**EXTRACT:**

--- --- ---

Studio album by Do-Ré-Mi
- Released: February 1988
- Recorded: 1988
- Genre: Rock, pop
- Label: Virgin
- Producer: Martin Rushent

Do-Ré-Mi chronology
| Domestic Harmony (1985) | The Happiest Place in Town (1988) |  |

Singles from The Happiest Place in Town
- "Adultery" Released: October 1986; "King of Moomba" Released: January 1988; "Haunt You" Released: March 1988; "Happiest Place in Town" Released: 30 May 1988;

= The Happiest Place in Town =

The Happiest Place in Town is the second and final studio album by Australian rock/pop group Do-Re-Mi and was released by Virgin Records in August 1988. The album has twelve tracks, which were written by lead vocalist Deborah Conway, drummer Dorland Bray, bass guitarist Helen Carter and guitarist Stephen Philip.

--- --- ---

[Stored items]
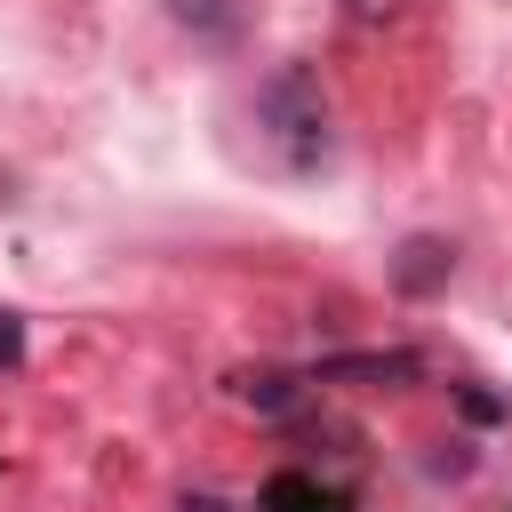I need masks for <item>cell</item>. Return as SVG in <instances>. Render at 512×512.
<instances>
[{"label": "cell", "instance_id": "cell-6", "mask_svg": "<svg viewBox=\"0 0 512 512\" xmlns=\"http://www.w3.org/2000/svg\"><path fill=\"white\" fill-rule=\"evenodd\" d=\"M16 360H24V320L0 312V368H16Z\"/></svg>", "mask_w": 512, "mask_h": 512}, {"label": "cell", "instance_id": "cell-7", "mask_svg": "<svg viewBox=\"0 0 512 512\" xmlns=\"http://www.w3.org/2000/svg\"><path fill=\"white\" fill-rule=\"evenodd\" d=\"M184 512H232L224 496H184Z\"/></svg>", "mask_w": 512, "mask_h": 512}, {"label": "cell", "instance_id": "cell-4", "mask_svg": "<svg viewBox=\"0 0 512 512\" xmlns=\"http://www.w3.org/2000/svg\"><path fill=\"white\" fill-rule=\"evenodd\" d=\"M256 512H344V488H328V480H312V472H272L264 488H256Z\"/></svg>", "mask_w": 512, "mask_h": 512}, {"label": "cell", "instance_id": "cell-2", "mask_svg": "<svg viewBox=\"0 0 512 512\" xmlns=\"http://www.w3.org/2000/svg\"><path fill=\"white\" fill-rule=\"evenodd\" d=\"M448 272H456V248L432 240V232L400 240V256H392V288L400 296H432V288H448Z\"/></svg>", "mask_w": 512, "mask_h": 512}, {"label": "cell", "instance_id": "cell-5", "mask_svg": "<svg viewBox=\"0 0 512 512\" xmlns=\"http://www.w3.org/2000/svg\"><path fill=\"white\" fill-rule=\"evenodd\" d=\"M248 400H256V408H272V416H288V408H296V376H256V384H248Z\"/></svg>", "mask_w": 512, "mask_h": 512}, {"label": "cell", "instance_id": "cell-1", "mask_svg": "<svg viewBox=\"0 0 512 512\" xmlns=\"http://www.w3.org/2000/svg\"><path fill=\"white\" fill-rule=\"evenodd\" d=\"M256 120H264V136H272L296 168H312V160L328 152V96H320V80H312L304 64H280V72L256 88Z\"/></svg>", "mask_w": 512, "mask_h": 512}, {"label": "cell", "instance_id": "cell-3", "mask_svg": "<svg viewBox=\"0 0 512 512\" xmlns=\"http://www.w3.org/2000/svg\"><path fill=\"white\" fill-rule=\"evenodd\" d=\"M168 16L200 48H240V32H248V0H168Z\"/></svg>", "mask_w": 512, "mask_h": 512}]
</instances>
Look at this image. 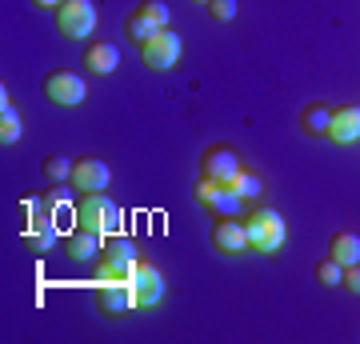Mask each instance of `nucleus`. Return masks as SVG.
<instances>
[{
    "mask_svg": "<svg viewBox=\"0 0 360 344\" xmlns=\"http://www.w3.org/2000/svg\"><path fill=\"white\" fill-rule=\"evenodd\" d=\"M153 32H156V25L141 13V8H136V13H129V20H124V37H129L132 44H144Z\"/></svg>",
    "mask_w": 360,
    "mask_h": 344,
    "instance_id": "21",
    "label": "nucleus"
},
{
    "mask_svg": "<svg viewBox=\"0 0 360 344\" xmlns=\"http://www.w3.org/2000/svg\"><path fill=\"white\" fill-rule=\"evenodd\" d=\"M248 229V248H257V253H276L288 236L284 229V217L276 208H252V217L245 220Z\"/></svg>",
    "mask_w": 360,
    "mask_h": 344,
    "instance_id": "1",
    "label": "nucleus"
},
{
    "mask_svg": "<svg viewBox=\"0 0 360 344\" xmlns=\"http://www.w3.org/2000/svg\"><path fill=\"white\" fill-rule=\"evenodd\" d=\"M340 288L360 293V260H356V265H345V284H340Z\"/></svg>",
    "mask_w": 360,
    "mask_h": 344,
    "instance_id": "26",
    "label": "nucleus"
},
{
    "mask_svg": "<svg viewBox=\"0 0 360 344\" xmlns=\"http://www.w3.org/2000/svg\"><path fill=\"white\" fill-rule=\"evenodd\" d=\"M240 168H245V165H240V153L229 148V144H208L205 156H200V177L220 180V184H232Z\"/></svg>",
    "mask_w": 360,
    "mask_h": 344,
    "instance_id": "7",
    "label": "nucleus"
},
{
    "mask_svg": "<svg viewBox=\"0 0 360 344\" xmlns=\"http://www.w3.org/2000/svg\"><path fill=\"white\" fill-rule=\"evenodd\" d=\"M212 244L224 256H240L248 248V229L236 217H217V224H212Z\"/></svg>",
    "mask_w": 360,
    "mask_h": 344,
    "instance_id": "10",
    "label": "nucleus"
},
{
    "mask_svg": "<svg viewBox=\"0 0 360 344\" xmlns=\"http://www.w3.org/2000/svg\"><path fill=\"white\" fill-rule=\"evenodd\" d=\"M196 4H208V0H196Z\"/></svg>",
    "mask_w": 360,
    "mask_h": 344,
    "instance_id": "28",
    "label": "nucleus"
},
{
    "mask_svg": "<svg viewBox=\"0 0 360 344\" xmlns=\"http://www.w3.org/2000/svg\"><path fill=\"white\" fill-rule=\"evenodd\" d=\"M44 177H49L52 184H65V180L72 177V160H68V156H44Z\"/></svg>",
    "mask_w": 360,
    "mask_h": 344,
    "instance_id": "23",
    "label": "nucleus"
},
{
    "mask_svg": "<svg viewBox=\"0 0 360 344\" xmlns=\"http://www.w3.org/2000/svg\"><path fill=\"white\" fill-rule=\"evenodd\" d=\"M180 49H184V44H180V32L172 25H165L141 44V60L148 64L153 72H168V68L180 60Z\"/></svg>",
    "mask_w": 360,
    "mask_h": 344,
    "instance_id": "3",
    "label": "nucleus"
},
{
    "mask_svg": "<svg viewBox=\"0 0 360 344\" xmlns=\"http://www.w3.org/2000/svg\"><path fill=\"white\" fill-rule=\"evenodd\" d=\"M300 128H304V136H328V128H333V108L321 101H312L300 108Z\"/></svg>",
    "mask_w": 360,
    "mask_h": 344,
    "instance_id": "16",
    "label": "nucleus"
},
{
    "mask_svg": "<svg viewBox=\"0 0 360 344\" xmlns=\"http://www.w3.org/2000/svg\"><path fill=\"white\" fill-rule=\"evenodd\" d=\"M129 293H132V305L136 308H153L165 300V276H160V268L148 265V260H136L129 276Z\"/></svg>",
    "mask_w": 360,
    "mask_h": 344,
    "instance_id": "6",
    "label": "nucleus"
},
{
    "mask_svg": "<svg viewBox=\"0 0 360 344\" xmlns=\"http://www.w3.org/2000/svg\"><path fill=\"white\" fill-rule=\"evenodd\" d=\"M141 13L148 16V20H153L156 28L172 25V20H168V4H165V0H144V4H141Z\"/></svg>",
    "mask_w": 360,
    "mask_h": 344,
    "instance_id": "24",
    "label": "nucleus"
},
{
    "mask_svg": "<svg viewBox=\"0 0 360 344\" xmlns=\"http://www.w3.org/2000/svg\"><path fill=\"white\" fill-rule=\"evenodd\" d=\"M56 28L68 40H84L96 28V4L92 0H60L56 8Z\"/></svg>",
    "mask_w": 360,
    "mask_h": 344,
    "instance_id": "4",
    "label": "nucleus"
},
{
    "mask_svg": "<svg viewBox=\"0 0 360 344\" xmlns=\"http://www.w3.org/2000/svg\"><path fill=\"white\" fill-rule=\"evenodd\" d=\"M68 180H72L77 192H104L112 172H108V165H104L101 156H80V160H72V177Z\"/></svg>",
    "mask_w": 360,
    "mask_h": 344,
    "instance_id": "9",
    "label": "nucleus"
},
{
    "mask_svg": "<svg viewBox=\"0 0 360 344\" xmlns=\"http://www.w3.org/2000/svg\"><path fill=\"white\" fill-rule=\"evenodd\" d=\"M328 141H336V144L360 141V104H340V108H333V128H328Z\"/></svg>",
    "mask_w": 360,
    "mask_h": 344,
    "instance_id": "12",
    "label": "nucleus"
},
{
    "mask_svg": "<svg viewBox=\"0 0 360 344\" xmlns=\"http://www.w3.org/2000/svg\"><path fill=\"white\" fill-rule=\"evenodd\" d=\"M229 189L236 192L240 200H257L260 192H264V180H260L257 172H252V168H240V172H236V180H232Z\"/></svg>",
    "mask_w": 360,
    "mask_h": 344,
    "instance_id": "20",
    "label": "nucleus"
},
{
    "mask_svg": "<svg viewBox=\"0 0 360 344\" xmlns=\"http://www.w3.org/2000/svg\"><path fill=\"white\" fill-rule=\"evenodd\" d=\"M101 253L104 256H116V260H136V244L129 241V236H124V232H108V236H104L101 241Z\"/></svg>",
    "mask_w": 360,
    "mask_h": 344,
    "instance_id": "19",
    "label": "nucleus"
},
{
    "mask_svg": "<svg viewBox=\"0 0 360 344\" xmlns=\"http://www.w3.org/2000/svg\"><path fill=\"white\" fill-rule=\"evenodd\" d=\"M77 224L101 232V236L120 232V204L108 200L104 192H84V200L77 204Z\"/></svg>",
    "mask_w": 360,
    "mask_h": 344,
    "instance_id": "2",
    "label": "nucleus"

--- --- ---

Answer these questions using the album article:
(a) Who produced the album?
(b) Which single was released in January 1988?
(c) Which member of the group played bass guitar?
The items above were taken from a source separate from the album article.

(a) Martin Rushent
(b) "King of Moomba"
(c) Helen Carter